■ TEXT TO READ:
Begin

Reaffirmist–Rejectionist Schism

The Great Left Divide ​​


Written by: Alecks P. Pabico;
Published: April–June 1999 issue of i, The Investigative Reporting Magazine, Vol. V No. 2;
Source: Philippine Center for Investigative Journalism;
Markup: Simoun Magsalin;

A SPECTER is haunting the revolutionary movement in the Philippines — the specter of seemingly interminable splits.

In the seven years since Armando Liwanag issued his “Reaffirm our Basic Principles and Rectify Errors” document, the Left — or more appropriately, the Left of the national democratic (ND) tradition — has gone through an unprecedented period of metastasis. The once monolithic movement that at its peak in the mid-1980s commanded 35,000 Party members, 60 guerrilla fronts, two battalions and 37 company formations, and foisted ideological and organizational hegemony in the progressive politics during the Marcos dictatorship is now history. Out of it have emerged fragments of disparate groups — eight at least — that continue to wage “revolution” in similarly disparate forms.

Not since the “re-establishment” of the Communist Party of the Philippines (CPP) under the banner of Mao Zedong Thought by Amado Guerrero (nom de guerre of Jose Ma.'Joma' Sison) has there been a serious split in the revolutionary movement. In 1968, Guerrero broke away from the Jesus Lava-led Partido Komunista ng Pilipinas, or PKP, over ideological differences, criticizing its abandonment of armed struggle and its shift to nonviolent legal and parliamentary means in pursuing the socialist revolution. In turn, the Lava leadership expelled him from the party on charges of “left adventurism.”

Three decades later, Guerrero (now believed to be Liwanag) would find his dominion stirred by a similar storm, this time whipped up by his “Reaffirm” document. Reminiscent of the Lava act, he had also charged the “splittists” with Left opportunist sins such as “urban insurrectionism,” “military adventurism,” and “gangsterism.”

While internal in nature, the crisis in the ND movement has not been insulated from the shock waves generated by the dramatic dissolution of the Soviet Union in 1989 and the subsequent collapse of most communist party governments of Eastern Europe. Though he dismissed the USSR and Eastern Europe's ruling parties as revisionist regimes, Liwanag himself admitted in “Reaffirm” the serious setbacks suffered by the local revolutionary movement with the onslaught of Gorbachev's perestroika and glasnost ideas espousing “liberalism, populism and social democracy.”

End

■ DATA LINES:

Begin

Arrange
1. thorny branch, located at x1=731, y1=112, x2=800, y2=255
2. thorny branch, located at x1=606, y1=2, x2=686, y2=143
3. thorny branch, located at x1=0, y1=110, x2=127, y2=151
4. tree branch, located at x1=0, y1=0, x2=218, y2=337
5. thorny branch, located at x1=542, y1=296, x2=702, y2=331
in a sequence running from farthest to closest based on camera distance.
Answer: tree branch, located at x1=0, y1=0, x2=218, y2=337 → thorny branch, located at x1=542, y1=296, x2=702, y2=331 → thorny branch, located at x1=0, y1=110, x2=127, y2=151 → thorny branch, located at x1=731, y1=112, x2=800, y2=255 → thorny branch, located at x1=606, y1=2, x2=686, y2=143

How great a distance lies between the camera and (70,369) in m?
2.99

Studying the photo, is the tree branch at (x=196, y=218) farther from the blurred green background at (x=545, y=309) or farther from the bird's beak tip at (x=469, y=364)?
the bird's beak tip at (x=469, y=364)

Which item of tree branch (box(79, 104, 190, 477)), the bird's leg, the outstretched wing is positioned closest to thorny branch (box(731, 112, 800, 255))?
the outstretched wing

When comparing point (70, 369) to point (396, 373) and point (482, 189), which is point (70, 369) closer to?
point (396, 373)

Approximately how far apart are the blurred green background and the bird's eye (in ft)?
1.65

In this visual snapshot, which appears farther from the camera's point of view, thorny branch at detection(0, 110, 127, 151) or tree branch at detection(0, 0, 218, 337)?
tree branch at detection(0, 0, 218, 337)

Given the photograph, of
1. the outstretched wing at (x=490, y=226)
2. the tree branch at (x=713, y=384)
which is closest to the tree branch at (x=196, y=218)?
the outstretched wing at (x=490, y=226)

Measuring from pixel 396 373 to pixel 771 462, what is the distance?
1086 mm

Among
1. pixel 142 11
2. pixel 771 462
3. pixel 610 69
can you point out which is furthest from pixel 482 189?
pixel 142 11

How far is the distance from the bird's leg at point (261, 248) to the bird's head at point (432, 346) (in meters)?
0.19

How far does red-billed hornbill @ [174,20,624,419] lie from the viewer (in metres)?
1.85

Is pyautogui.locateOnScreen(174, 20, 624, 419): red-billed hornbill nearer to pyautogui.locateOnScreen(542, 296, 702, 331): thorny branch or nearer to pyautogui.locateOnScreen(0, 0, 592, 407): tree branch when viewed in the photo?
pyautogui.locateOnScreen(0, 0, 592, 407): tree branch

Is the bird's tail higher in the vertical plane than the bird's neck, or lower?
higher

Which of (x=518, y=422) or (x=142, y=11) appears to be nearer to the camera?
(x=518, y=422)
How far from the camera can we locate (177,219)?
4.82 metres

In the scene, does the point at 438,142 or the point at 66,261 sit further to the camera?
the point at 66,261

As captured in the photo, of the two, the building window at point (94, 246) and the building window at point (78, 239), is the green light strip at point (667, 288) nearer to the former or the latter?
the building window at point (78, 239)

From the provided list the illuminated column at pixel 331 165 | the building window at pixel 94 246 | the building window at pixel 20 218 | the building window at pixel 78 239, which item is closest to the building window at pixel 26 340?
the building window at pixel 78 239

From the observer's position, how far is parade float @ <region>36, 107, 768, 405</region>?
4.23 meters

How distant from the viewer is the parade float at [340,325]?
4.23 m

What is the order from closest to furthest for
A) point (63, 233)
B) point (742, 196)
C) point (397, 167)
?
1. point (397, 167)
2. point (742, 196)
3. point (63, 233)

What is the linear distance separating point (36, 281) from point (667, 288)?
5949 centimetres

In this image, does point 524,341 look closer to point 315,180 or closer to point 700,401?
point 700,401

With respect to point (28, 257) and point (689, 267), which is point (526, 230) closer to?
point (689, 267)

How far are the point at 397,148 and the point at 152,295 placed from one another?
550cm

End

■ STATED GOAL:
From the article on the split in the Philippine Left, write out the passage starting at "Written by: Alecks" and ending at "seemingly interminable splits.", word for word.

■ EXERCISE OUTPUT:
Written by: Alecks P. Pabico;
Published: April–June 1999 issue of i, The Investigative Reporting Magazine, Vol. V No. 2;
Source: Philippine Center for Investigative Journalism;
Markup: Simoun Magsalin;

A SPECTER is haunting the revolutionary movement in the Philippines — the specter of seemingly interminable splits.